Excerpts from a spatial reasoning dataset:

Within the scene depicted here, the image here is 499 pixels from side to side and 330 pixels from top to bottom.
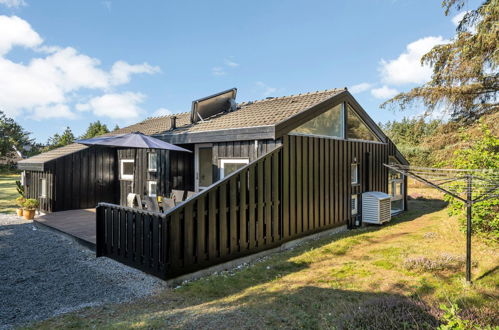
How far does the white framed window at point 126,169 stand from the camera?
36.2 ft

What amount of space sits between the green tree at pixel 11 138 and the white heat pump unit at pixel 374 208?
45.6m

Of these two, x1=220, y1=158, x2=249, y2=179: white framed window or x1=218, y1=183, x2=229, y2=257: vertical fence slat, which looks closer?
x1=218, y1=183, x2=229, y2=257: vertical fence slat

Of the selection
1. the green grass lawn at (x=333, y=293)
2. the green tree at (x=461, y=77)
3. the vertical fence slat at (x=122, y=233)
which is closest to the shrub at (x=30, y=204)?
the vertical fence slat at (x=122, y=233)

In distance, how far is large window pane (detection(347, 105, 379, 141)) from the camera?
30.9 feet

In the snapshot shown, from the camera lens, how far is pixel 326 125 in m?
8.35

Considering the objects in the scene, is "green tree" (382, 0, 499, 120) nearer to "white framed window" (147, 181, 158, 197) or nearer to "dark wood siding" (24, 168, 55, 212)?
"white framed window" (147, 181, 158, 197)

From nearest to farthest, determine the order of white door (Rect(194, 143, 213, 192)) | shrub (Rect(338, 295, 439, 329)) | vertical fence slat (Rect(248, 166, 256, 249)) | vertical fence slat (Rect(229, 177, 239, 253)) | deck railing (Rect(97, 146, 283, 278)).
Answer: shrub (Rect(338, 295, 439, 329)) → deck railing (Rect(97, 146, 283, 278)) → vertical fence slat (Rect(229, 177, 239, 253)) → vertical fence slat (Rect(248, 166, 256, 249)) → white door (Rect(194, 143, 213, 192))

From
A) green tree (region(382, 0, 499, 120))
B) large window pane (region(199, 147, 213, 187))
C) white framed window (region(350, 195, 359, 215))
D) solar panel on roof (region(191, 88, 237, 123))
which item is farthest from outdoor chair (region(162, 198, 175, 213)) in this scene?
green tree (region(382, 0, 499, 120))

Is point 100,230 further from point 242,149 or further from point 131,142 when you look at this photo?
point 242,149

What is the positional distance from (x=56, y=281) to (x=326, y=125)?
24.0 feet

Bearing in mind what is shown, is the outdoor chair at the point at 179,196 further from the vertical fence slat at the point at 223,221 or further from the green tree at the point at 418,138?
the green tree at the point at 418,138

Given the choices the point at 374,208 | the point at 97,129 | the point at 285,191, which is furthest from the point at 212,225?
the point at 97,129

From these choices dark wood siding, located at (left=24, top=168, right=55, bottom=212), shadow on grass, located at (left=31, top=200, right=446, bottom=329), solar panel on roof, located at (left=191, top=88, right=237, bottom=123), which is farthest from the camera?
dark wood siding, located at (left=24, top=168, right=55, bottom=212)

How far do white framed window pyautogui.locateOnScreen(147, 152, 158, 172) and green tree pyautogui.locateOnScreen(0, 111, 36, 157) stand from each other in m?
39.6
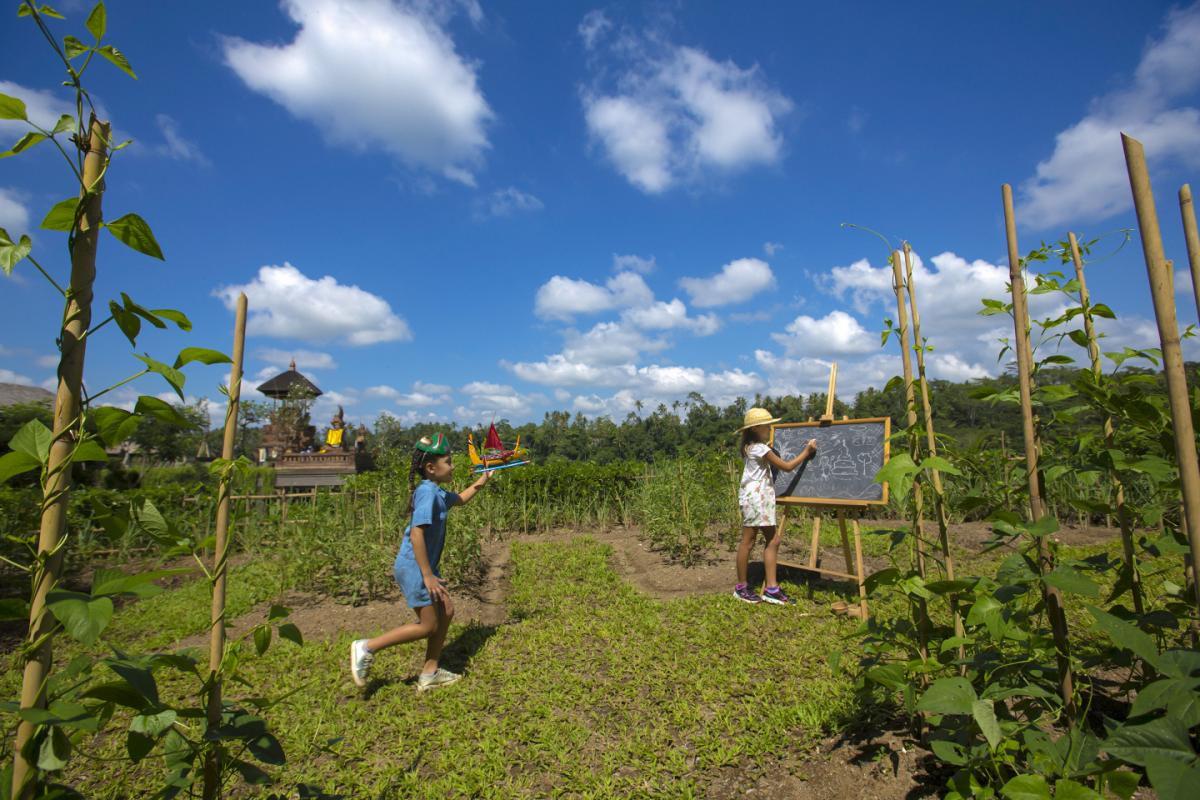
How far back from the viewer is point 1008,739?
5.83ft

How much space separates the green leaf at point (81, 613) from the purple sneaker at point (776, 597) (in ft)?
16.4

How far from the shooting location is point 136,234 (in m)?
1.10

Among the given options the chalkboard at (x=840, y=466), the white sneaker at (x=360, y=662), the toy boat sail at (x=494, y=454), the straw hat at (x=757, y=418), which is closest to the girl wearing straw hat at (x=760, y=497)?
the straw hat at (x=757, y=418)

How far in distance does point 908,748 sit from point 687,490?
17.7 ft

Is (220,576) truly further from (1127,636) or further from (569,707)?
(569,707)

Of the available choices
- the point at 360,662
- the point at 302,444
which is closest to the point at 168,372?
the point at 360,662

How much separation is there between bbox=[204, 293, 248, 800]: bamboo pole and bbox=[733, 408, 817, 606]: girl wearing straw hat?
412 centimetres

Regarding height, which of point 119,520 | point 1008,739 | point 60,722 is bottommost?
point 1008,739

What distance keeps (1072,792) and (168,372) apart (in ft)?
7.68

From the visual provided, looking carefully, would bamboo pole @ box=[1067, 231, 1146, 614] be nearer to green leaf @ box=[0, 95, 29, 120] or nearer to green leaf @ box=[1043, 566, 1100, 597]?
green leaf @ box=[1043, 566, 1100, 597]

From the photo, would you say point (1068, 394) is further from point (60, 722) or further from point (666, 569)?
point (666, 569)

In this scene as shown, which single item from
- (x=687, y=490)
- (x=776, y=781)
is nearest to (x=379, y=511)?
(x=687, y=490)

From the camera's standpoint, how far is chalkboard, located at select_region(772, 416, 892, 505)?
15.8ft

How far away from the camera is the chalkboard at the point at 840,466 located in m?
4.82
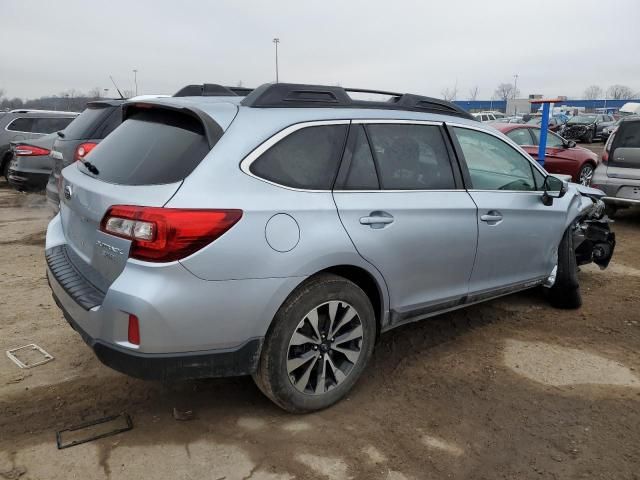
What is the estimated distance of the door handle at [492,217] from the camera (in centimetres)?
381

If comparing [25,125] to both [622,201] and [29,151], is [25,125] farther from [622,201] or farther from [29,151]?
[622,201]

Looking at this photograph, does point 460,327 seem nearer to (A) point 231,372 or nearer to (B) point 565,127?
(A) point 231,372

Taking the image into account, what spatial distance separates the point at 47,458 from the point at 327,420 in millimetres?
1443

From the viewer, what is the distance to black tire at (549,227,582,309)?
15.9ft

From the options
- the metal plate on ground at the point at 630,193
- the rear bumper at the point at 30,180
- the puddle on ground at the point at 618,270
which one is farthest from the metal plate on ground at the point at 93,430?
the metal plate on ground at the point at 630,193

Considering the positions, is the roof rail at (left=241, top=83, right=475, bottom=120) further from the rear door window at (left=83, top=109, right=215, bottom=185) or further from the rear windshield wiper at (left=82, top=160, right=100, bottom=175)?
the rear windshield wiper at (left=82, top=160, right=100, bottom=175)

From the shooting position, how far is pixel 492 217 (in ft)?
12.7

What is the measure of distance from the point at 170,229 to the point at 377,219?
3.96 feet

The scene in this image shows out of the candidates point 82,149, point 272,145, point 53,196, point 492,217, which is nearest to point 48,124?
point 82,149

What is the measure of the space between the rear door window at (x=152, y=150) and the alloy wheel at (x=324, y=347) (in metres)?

GOAL OF THE EXERCISE:
Put the lines from the one containing "Among the given" through the one containing "412 centimetres", both included, into a Markdown table with the columns Row and Line. Number each row and leave out blank lines.

TASK OUTPUT:
| Row | Line |
|---|---|
| 1 | Among the given options the chalkboard at (x=840, y=466), the white sneaker at (x=360, y=662), the toy boat sail at (x=494, y=454), the straw hat at (x=757, y=418), which is closest to the girl wearing straw hat at (x=760, y=497)? |
| 2 | the straw hat at (x=757, y=418) |
| 3 | How far in distance does point 908,748 sit from point 687,490? |
| 4 | 17.7 ft |
| 5 | Is (220,576) truly further from (1127,636) or further from (569,707)? |
| 6 | (569,707) |
| 7 | Of the available choices |
| 8 | - the point at 360,662 |
| 9 | - the point at 302,444 |
| 10 | which is closest to the point at 168,372? |
| 11 | the point at 360,662 |
| 12 | How much separation is there between bbox=[204, 293, 248, 800]: bamboo pole and bbox=[733, 408, 817, 606]: girl wearing straw hat? |
| 13 | 412 centimetres |